(Short descriptive text snippets)
────────────────────

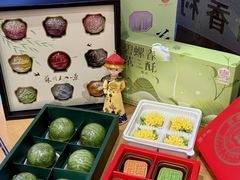 -稻香村(观前街店)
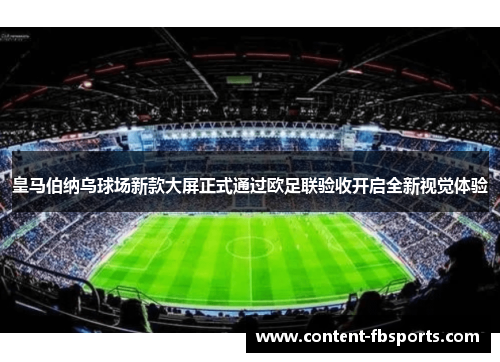 皇马伯纳乌球场新款大屏正式通过欧足联验收开启全新视觉体验
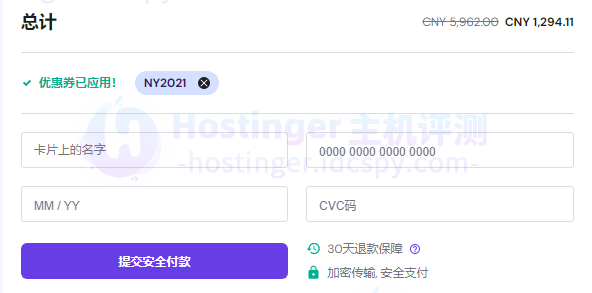 Hostinger优惠码使用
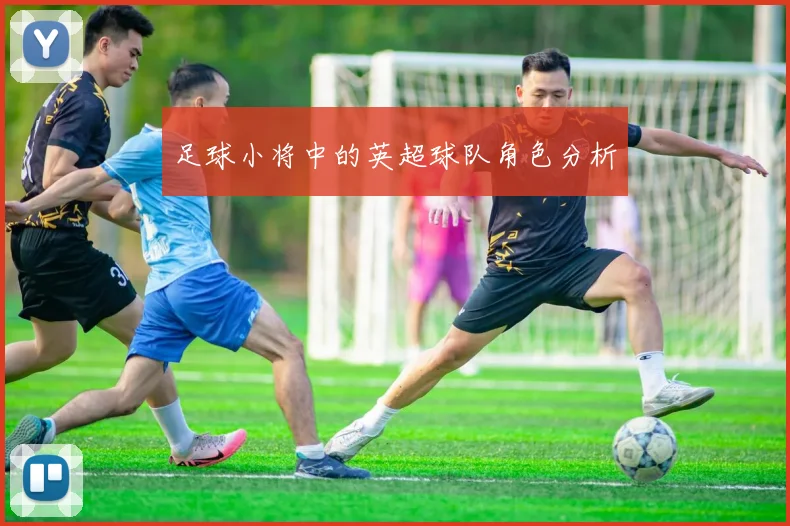 足球小将中的英超球队角色分析
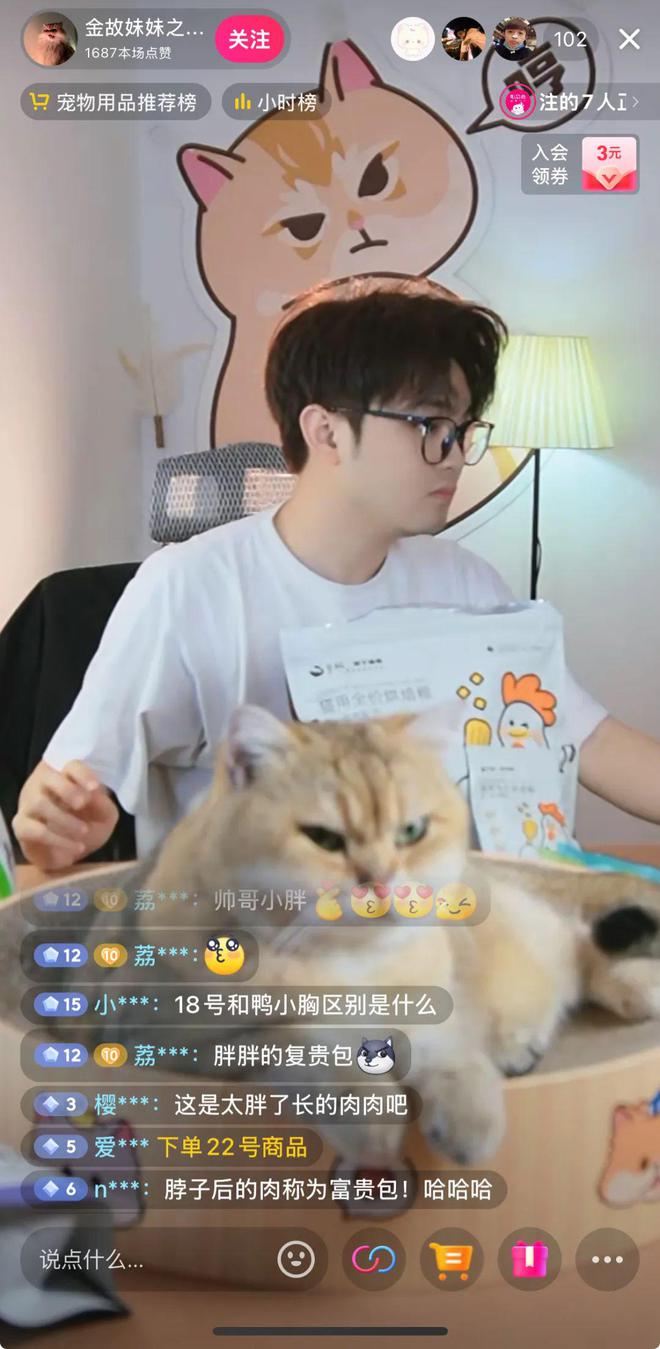 p3这条千亿赛道杀出一匹黑马开元棋牌年销2亿抖音类目To(图4)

────────────────────

## What you will do:
Reproduce every line of the listing above character for character, leaving out the pictures.

## Output for this exercise:
 -稻香村(观前街店)
 皇马伯纳乌球场新款大屏正式通过欧足联验收开启全新视觉体验
 Hostinger优惠码使用
 足球小将中的英超球队角色分析
 p3这条千亿赛道杀出一匹黑马开元棋牌年销2亿抖音类目To(图4)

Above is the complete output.